Some biologically important molecules containing propargylamine (a) and benzofuran (b) moieties.
In the meantime, metal–organic frameworks (MOFs) are notable porous materials that have gained much attention due to their high surface area, ultra-high porosity, thermal stability, tuneable pore size, etc. MOFs have wide applications in drug delivery36, sensing37, gas storage38, waste and water treatment39,40,41,42, biodiesel production43, catalysis44,45,46,47, etc. The main feature of MOFs is that they can be easily functionalized as per their application by post-synthetic modification (PSM) using suitable organic linkers, keeping the MOF structure intake48,49,50,51. Among other PSM of MOFs, the condensation between free amine of the MOF and aldehydes to create a Schiff base moiety for incorporation of active metal is the most convenient method52,53,54,55,56,57. Recently, several MOFs have been developed for application in the field of heterogeneous catalysis58,59,60. Therefore, in this study amino-functionalized MIL-101(Cr) has been synthesized and further 2-pyridine-carboxaldehyde was used to create a Schiff base moiety [MIL-101(Cr)-SB] in the framework for anchoring Cu metal with MIL-101(Cr)-SB to make the MIL-101(Cr)-SB-Cu complex, which was then employed for the synthesis of propargylamines and benzofurans via A3 coupling and intramolecular cyclization reaction.
Result and discussion
Post-synthetic modification of MIL-101(Cr)-NH2
The schematic representation for the preparation of MIL-101(Cr)-SB-Cu (III) is illustrated in Fig. 2. Initially, MIL-101(Cr)-NH2 (I) was prepared using Cr(NO3)3.9H2O and 2-aminobenzene-1,4-dicarboxylic acid (H2N-BDC) by solvothermal method61. Thereafter, the functionalization of the free amino group present in the MIL-101(Cr)-NH2 (I) framework was accomplished by post-synthetic modification (PSM).

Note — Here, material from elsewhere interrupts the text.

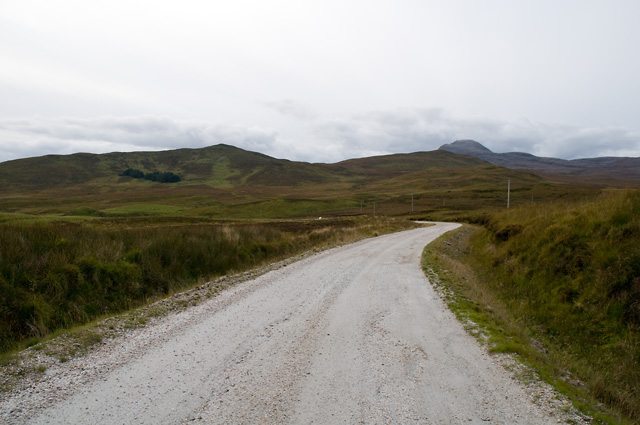 Road to Ledmore North Quarry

Accordingly, MIL-101(Cr)-NH2 (I) was reacted with 2-pyridine-carboxaldehyde for constructing a 2-pyridyl-imine (Schiff base) moiety in the framework for incorporation of Cu species to give MIL-101(Cr)-SB (II). Finally, MIL-101(Cr)-SB (II) was then treated with Cu(OAc)2 to get the expected MIL-101(Cr)-SB-Cu complex (III).
Synthetic route for the preparation of MIL-101(Cr)-SB-Cu (III).
Spectroscopic studies
After the preparation of the MIL-101(Cr)-SB-Cu (III), it was well characterized by various spectroscopic techniques such as Fourier transform infrared (FT-IR) spectroscopy, powder X-ray diffraction (PXRD), scanning electron microscopy (SEM), transmission electron microscopy (TEM), energy dispersive X-ray (EDX), X-ray photoelectron spectroscopy (XPS). Thermal stability was determined by thermogravimetric analysis (TGA), and the copper content in the catalyst was examined by inductively coupled plasma optical emission spectroscopy (ICP-OES).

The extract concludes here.